[START Passage given]
BRIEF DESCRIPTION OF FIGURES
[0028] Having thus described the disclosure in general terms, reference will now be made to the accompanying figures, wherein:

[0029] FIG. 1 illustrates a sectional view of a ribbon connector, in accordance with an embodiment of the present disclosure;

[0030] FIG. 2 illustrates a zoom in view of the ribbon connector of FIG. 1, in accordance with an embodiment of the present disclosure;

[0031] FIG. 3 illustrates a cross-sectional view of a first region of the ribbon connector of FIG. 1, FIG. 6 and FIG. 7, in accordance with various embodiments of the present disclosure;

[0032] FIG. 4 illustrates a cross-sectional view of a third region of the ribbon connector of FIG. 1, FIG. 6 and FIG. 7, in accordance with various embodiments of the present disclosure;

[0033] FIG. 5 illustrates a cross-sectional view of a ribbon connectible with the ribbon connector of FIG. 1, FIG. 6 and FIG. 7;

[0034] FIG. 6 illustrates a sectional view of a ribbon connector, in accordance with another embodiment of the present disclosure;

[0035] FIG. 7 illustrates a sectional view of a ribbon connector, in accordance with yet another embodiment of the present disclosure;

[0036] FIG. 8 illustrates a table listing angle of inclinations of a plurality of optical fibers with respect to a length of second region for the ribbon connector of FIG. 1; and

[0037] FIG. 9 illustrates a table listing the angle of inclinations of the plurality of optical fibers with respect to the length of the second region for the ribbon connector of FIG. 6 and FIG. 7.

[0038] It should be noted that the accompanying figures are intended to present illustrations of exemplary embodiments of the present disclosure. These figures are not intended to limit the scope of the present disclosure. It should also be noted that accompanying figures are not necessarily drawn to scale.

DETAILED DESCRIPTION
[0039] Reference will now be made in detail to selected embodiments of the present disclosure in conjunction with accompanying figures. The embodiments described herein are not intended to limit the scope of the disclosure, and the present disclosure should not be construed as limited to the embodiments described. This disclosure may be embodied in different forms without departing from the scope and spirit of the disclosure. It should be understood that the accompanying figures are intended and provided to illustrate embodiments of the disclosure described below and are not necessarily drawn to scale. In the drawings, like numbers refer to like elements throughout, and thicknesses and dimensions of some components may be exaggerated for providing better clarity and ease of understanding.

[0040] It should be noted that the terms "first", "second", and the like, herein do not denote any order, ranking, quantity, or importance, but rather are used to distinguish one element from another. Further, the terms "a" and "an" herein do not denote a limitation of quantity, but rather denote the presence of at least one of the referenced item.
[END Passage given]
[START Record extracts]
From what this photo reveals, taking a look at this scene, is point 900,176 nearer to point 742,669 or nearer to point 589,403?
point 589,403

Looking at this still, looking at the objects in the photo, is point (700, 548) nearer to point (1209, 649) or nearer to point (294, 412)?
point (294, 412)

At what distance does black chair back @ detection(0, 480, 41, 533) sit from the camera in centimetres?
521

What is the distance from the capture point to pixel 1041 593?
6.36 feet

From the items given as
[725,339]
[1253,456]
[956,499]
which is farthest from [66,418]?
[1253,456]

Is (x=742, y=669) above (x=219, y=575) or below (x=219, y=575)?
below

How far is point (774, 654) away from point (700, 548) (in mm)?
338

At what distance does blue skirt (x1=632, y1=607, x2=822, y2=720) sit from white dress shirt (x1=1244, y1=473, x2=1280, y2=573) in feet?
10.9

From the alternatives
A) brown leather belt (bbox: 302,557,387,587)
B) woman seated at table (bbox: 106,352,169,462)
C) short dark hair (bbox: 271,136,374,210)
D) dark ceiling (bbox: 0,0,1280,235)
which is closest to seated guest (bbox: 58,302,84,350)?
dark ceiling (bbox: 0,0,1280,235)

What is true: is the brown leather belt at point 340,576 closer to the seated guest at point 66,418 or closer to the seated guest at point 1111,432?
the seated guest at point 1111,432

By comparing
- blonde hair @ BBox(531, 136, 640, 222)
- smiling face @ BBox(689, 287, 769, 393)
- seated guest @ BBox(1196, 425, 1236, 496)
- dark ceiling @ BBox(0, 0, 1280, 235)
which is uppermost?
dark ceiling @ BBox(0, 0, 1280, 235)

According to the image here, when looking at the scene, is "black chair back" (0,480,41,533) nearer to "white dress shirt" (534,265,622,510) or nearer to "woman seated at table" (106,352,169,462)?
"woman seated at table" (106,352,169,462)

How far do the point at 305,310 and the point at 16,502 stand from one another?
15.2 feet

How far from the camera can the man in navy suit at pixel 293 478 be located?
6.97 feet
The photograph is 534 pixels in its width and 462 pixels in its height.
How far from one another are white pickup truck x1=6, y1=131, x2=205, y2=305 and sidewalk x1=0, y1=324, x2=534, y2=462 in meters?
[END Record extracts]
[START Record extracts]
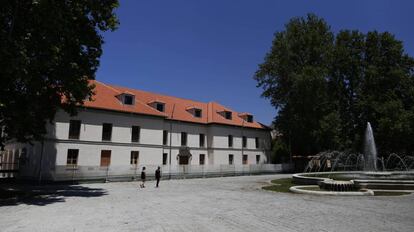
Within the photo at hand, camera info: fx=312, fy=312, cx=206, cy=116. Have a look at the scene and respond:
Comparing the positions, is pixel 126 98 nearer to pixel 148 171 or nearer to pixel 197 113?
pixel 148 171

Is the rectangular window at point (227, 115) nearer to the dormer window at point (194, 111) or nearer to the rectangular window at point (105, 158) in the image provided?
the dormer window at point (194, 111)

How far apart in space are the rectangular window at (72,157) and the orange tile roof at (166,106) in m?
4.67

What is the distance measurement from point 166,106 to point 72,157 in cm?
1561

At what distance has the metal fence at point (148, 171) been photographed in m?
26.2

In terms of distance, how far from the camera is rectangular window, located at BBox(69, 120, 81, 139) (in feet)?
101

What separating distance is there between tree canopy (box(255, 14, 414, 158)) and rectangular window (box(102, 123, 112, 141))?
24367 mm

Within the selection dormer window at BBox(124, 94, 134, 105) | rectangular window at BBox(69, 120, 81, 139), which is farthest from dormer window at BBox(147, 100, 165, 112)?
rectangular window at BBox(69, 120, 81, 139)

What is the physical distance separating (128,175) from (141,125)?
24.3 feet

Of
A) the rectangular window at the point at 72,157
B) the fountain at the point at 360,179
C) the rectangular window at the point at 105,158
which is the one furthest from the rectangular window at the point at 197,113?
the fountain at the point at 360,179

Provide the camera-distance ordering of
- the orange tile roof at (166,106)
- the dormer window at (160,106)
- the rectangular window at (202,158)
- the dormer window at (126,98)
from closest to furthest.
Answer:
[END Record extracts]
Brief A:
Name every figure that the ribbon connector passage describes as a cross-sectional view, with what each one shows.
Brief B:
In the ribbon connector passage, what do the terms "a" and "an" denote?
Brief C:
Copy everything in the ribbon connector passage from "[0040] It should" down to "the referenced item.".

Solution A:
- FIG. 3: a first region of the ribbon connector of FIG. 1, FIG. 6 and FIG. 7
- FIG. 4: a third region of the ribbon connector of FIG. 1, FIG. 6 and FIG. 7
- FIG. 5: a ribbon connectible with the ribbon connector of FIG. 1, FIG. 6 and FIG. 7

Solution B:
They denote the presence of at least one of the referenced item, not a limitation of quantity.

Solution C:
[0040] It should be noted that the terms "first", "second", and the like, herein do not denote any order, ranking, quantity, or importance, but rather are used to distinguish one element from another. Further, the terms "a" and "an" herein do not denote a limitation of quantity, but rather denote the presence of at least one of the referenced item.